PURPOSE
- To ensure that buildings address the street in a way that reinforces the function and form of a neighborhood.
- To enable people to access to fronts of buildings.
- To provide consistent placement of buildings within a neighborhood or along a street.
- To provide flexible building arrangement in rural areas.
APPLICABILITY
- Applies to all new primary buildings, accessory buildings, and components.
- In T2, buildings located behind Level 4 Screening that is no less than 50 ft deep, are exempt from all building orientation rules.
GENERAL
- All primary buildings must front on a primary thoroughfare, except as follows:
- Cottages and townhouses may front on an alley, provided that any building abutting a thoroughfare also fronts onto the thoroughfare.
- Cottages, houses, and townhouses may front onto a civic space, provided that any building abutting a thoroughfare also fronts onto the thoroughfare.
- The facade of all primary buildings and accessory buildings, and massing components must have the same orientation.

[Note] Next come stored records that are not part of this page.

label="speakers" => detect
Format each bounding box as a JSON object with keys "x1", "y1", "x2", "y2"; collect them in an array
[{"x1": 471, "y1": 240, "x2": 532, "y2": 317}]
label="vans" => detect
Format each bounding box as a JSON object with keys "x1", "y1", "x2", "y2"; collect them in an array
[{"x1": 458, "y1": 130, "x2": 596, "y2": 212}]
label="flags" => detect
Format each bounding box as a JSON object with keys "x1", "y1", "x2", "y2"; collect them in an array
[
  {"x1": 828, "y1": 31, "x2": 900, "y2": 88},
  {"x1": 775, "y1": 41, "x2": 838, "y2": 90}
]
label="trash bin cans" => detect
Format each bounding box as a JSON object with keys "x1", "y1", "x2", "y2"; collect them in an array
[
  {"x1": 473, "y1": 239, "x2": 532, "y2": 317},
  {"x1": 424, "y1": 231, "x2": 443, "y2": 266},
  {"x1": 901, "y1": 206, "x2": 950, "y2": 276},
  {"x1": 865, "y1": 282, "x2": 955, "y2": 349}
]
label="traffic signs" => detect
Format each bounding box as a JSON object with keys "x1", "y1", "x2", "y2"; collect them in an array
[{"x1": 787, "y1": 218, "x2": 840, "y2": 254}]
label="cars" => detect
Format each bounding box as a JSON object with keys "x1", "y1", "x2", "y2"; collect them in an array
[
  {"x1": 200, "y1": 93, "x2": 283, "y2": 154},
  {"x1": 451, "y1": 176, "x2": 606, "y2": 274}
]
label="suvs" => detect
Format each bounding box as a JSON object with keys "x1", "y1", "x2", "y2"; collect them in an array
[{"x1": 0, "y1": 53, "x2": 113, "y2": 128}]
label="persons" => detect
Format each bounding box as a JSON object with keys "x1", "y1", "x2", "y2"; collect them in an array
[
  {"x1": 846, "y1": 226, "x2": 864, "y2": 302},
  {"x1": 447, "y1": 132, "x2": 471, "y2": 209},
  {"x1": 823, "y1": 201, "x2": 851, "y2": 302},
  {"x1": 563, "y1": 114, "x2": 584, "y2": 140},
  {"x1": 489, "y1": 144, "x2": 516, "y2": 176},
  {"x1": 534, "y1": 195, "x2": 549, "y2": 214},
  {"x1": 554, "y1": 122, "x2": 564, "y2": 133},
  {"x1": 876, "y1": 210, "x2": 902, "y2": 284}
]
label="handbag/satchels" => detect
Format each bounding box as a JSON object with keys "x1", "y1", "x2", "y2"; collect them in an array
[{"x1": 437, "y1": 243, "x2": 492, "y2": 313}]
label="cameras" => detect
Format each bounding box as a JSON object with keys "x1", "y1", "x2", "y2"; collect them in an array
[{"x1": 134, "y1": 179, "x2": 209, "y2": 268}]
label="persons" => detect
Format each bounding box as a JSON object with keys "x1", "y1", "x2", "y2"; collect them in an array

- Buildings must be oriented parallel to the primary frontage line, with the following exceptions:
- In the case where a thoroughfare bends, a building may take the orientation of adjacent buildings or orient toward the corner, at an angle determined by drawing an imaginary line between the endpoints of the two side lot lines along the frontage.
- Buildings that are part of a Cottage Court must be oriented parallel to the civic space they face.
- In T2 and T3, building orientation may rotate by 22.5 degrees by waiver, based on demonstrating that the context of a neighborhood warrants such a change in orientation, or natural landscape features preclude meeting building orientation standards and that those features were not man-made, modified, or adjusted.
- In T4, T5, SD-HWY, and SD-FAB, in the case of a curved front lot line, the primary building facade may also curve to follow the shape of the front lot line.